§ **What you have to do**
What you return should be the lines from the first line of the records below through the line holding "common name: fisher", unchanged.

§ **Input data**

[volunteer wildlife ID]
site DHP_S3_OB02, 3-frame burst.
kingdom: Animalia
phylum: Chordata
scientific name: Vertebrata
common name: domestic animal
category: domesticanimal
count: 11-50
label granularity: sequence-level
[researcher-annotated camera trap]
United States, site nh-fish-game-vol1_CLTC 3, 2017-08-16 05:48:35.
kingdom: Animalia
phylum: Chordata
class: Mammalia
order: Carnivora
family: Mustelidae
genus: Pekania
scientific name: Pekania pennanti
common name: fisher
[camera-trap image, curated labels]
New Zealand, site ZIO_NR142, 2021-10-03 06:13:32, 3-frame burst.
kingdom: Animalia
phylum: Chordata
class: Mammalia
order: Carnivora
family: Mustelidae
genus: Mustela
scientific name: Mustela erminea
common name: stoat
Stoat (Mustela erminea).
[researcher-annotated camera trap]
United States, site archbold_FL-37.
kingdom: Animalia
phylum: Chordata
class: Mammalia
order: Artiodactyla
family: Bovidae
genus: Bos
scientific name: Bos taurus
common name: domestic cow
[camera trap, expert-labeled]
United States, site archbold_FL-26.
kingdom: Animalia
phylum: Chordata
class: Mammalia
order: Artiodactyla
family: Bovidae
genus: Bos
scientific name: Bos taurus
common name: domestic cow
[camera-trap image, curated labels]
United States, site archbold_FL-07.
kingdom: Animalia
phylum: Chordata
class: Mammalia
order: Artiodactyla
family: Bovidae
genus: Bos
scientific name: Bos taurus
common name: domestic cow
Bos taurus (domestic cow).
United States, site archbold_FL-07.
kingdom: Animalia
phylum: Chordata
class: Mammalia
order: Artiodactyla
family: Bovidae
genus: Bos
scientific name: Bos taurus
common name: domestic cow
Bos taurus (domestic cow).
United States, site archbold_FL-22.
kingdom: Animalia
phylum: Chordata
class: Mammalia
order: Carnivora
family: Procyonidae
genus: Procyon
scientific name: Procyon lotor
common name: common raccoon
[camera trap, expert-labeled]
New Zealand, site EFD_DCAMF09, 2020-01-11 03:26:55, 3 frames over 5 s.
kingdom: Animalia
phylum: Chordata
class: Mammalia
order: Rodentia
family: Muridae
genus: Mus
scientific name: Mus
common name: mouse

§ **Output below**
[volunteer wildlife ID]
site DHP_S3_OB02, 3-frame burst.
kingdom: Animalia
phylum: Chordata
scientific name: Vertebrata
common name: domestic animal
category: domesticanimal
count: 11-50
label granularity: sequence-level
[researcher-annotated camera trap]
United States, site nh-fish-game-vol1_CLTC 3, 2017-08-16 05:48:35.
kingdom: Animalia
phylum: Chordata
class: Mammalia
order: Carnivora
family: Mustelidae
genus: Pekania
scientific name: Pekania pennanti
common name: fisher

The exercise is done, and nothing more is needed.